No, I mean specifically when would that theme fit into which moments of gameplay? The soundtrack of BOTW changes dynamically depending on the actions and locations of the character the stimuli that surround them. As for suggesting the OoT overworld theme, that is a suggestion that falls under the "opinions can be wrong" category. At no location nor situation would the loud & bombastic OoT overworld theme fit thematically with anything that is happening in BOTW.
The OOT theme is not loud or bombastic!
You're narrowly focused on the idea of fitting music to particular gameplay or map sections. Which is fine, games have been doing that for a long time now. It's not some sort of unique achievement of BOTW, much less an argument for its quality. I'm talking about the impact the music makes when they go to it.
For instance, the battle music is not good in BOTW, but at least it conveys some excitement. In that sense it fits a battle, but it also achieves something emotionally too.
When the piano motifs cut into BOTW, they are not necessarily being fitted into something. And they are not accomplishing anything. The natural world has already been described graphically and with sound design. The poster above likened it to a hike. Did the graphics and the soundscape create that feeling? If so, the music does nothing to add to the experience. Are the graphics and sound design an empty slate, and we just project the feeling of a natural, pristine world because the music told us to? Then I stand by my statement, no approach could be more boring than the one Nintendo opted for.
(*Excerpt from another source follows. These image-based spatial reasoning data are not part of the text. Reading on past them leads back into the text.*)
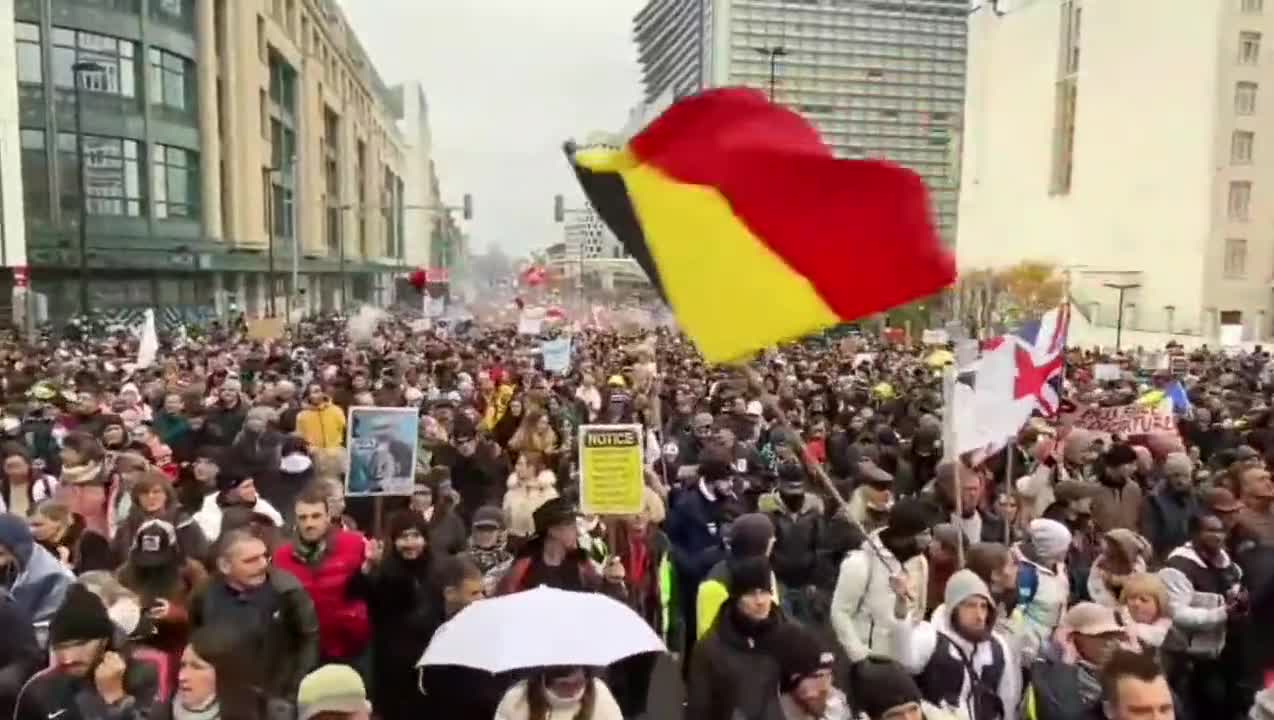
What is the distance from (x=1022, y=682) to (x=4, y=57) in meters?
35.2

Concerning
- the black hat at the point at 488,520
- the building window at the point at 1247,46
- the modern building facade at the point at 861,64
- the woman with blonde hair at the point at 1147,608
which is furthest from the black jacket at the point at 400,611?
the modern building facade at the point at 861,64

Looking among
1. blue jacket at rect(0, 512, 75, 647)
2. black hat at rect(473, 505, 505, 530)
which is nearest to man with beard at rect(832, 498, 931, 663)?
black hat at rect(473, 505, 505, 530)

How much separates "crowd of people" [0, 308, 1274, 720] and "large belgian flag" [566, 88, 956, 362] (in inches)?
11.4

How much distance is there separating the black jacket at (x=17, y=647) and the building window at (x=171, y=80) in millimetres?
41367

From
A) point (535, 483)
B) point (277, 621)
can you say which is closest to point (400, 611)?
point (277, 621)

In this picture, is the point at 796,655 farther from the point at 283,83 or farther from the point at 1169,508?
the point at 283,83

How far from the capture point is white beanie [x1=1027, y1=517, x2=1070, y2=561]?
5.29 m

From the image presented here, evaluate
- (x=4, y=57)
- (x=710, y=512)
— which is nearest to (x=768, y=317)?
(x=710, y=512)

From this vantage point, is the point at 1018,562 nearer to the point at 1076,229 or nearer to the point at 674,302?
the point at 674,302

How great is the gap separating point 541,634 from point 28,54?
3923cm

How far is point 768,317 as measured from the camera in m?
4.56

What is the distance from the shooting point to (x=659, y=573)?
6887mm

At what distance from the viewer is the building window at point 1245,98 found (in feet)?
172

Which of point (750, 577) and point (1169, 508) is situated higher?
point (750, 577)
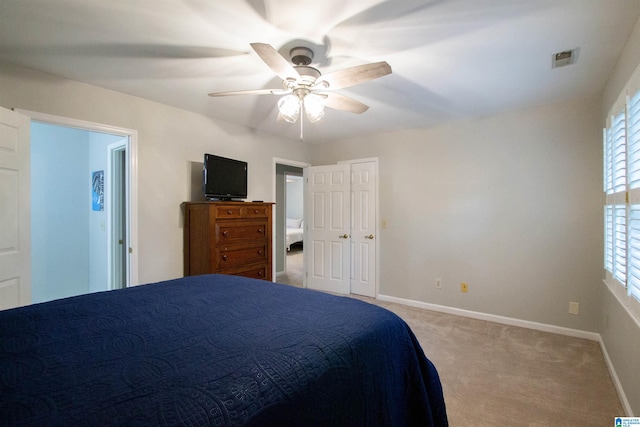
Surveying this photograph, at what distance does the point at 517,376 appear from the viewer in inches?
89.7

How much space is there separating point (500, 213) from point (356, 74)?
2.59 meters

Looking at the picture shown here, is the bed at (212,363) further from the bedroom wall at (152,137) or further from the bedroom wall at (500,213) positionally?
the bedroom wall at (500,213)

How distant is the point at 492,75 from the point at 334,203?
2703mm

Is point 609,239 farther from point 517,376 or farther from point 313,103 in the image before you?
point 313,103

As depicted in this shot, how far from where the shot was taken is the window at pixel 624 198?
5.52 feet

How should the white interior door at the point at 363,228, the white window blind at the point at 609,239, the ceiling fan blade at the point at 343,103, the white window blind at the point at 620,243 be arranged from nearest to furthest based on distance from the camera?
1. the white window blind at the point at 620,243
2. the ceiling fan blade at the point at 343,103
3. the white window blind at the point at 609,239
4. the white interior door at the point at 363,228

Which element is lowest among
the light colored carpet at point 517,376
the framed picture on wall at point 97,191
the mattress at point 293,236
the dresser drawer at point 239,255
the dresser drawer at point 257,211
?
the light colored carpet at point 517,376

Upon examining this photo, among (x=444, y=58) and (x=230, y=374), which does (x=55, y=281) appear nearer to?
(x=230, y=374)

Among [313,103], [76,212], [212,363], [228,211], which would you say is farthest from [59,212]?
[212,363]

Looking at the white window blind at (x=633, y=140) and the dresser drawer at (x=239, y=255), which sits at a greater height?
the white window blind at (x=633, y=140)

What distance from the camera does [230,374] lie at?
0.83 metres

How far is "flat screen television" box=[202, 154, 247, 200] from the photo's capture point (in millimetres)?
3109

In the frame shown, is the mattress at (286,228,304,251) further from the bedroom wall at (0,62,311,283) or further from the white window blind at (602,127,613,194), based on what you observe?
the white window blind at (602,127,613,194)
The Zelda 1 overworld theme does not in any way fit into the ugly, brown, simplistic grid based world of the first game. It completely rescues it and breathes the feeling of adventure into it. OOT's theme is not about fitting into Hyrule Field. Its goal is to sell Hyrule Field and the adventure that it kicks off.
You're acting like they had no margin to select the mood of this game based on the particular variety of climbing, or sailing, or landscapes you find yourself in. As if they could not have ascribed a feeling of adventure to climbing, or of danger to sailing, or of mystery to one of the landscapes.
Since you won't fill me in on the mood of the game, which will remain a mystery I guess, maybe you can tell me why, in defense of the soundtrack, people tend to post music that is the antithesis of everything in the overworld that you're celebrating? Why is no one able to defend the endless piano motifs of the overworld without referring to Hateno Village, or without damning it with the faintest of praise that it 'fits,' or through robotically describing how it changes depending on what you're doing?
Why does this music need so much explaining when past Zelda music, and indeed, other tracks in BOTW, pretty much speak for themselves?